# Herping SA: Pernatty and the Peninsula



## GeckPhotographer (Feb 18, 2013)

So a couple of weeks back, I was sitting around bored. I don't like sitting around bored. Fortunately for me one of my friends wasn't sitting around bored, he was hatching plans to go herping in SA. Booking my ticket a couple days in advance I flew to South Australia ready to see some geckos. 

My friend picked me up at about 9 in the morning and after picking up another herper we were headed north. About 3 hours later we pulled into a Roadhouse near Port Augusta, the road hadn't held any herps yet and our spirits needed revitalizing with a tasty pie/pasty. Heading further North we realized we were way ahead of schedule, being the gecko interested people we didn't need to get to our destination till dark. With time on our hands we pulled over on the edge of the road and had a look around for what reptiles we could find, many small Ctenotus scurried into nearby bushes, I'm not sure what species they were and all were far to fast for me. With little luck at that place we decided to continue north to our destination arriving there (after going past and turning around and coming back) as it started to cool for the evening. Deciding to have another poke around we quickly found this Gillens Monitor and spent plenty of time photographing it. 



Varanus gilleni by Stephen Mahony, on Flickr



Varanus gilleni by Stephen Mahony, on Flickr



Varanus gilleni by Stephen Mahony, on Flickr



Varanus gilleni by Stephen Mahony, on Flickr



Varanus gilleni by Stephen Mahony, on Flickr



Varanus gilleni by Stephen Mahony, on Flickr

Not long after this we headed to the area around Pernatty Lagoon we'd been told to aim for our target. Those of you who are as gecko obsessed as me will recognize Pernatty Lagoon as the only place on can find a very special gecko. 
As the dusk settled we walked around on the dune, spotting only spiders, my headtorch batteries failed me and cursing all the way to the car I had to go back to get new ones. By the time I had replaced them and gotten back on the dune proper dark had properly fallen and many Lucasium damaeum (unphotographed) and Rhynchoedura eyrensis were covering the dune. 



Rhynchoedura eyrensis by Stephen Mahony, on Flickr

After searching for 10 minutes skipping around joyously from gecko to gecko I approached a gecko that seemed bigger than the other, my heart started to race, and as I got close enough to verify I shouted out to the others I had found our target, the Pernatty Knob-tailed Gecko. We ended up seeing Males, Females and Juveniles of the species.

▶ _Provided material_
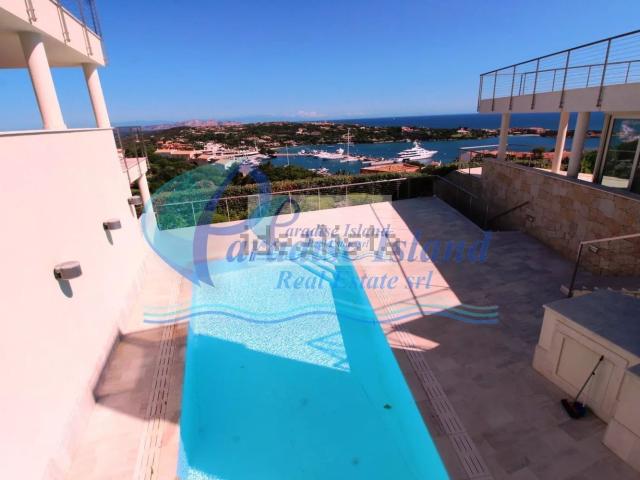 Appartamento in vendita di 391 m²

▶ _Exercise directions_
According to the forum thread on herping in South Australia, why did the group not need to reach their destination until dark? Answer in one to three sentences. The listing plays no part in this exercise.

▶ _Response_
The group was interested in geckos. That meant they did not need to arrive until dark, and they found themselves well ahead of schedule.